Stay tuned for a blog post explaining the basics of event processing in vert.x.

UPDATE:

After publishing this post a friend of mine, Rijnard van Tonder, made some good comments about whether or not my code examples are truly stateless.

The point is that even though there are no assignment statements in the function body itself, this does not mean that there is no state being kept. The function is given a function argument (an initial state) and a value is returned (another state). His conclusion is that the function is in fact stateful but that the state is implicit.

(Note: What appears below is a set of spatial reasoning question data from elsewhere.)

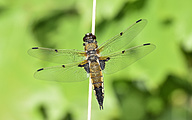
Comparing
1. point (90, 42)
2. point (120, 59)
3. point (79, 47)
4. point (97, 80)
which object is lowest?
point (97, 80)

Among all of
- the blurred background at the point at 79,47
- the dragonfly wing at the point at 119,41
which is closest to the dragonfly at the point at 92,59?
the dragonfly wing at the point at 119,41

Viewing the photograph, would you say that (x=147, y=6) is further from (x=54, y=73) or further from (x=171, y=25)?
(x=54, y=73)

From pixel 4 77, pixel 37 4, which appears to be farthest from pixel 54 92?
pixel 37 4

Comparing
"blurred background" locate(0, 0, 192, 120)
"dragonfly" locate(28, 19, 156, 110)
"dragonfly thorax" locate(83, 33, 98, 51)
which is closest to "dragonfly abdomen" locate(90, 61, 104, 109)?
"dragonfly" locate(28, 19, 156, 110)

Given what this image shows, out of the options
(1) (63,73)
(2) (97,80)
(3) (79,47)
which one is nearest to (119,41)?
(2) (97,80)

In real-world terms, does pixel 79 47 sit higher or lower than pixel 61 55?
higher

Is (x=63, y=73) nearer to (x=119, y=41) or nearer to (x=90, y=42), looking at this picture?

These are his exact words:

Some thoughts on this. Your pure recursive version of fibonacci isn’t “completely stateless”–it very much keeps state of what’s going on. On an abstract level, recursive calls can be realized with a stack data structure representing each “iteration” state. Most of the time, this stack can be omitted in the case of tail-recursion. In your case, there are no explicit local variables (well, there’s n), but that does not mean that there’s no state: for instance, you supply your function with an initial state (n) and receive your fibonacci number back (another state). So perhaps the correct wording here is to say that the state is implicit.

Functional programming styles tend to favor making state implicit “until you need something explicitly”. If this idea interests you, I recommend you read up on continuation-passing style for fun (just as a taster). CPS breaks away from traditional imperative programming by removing the need for “return” statements.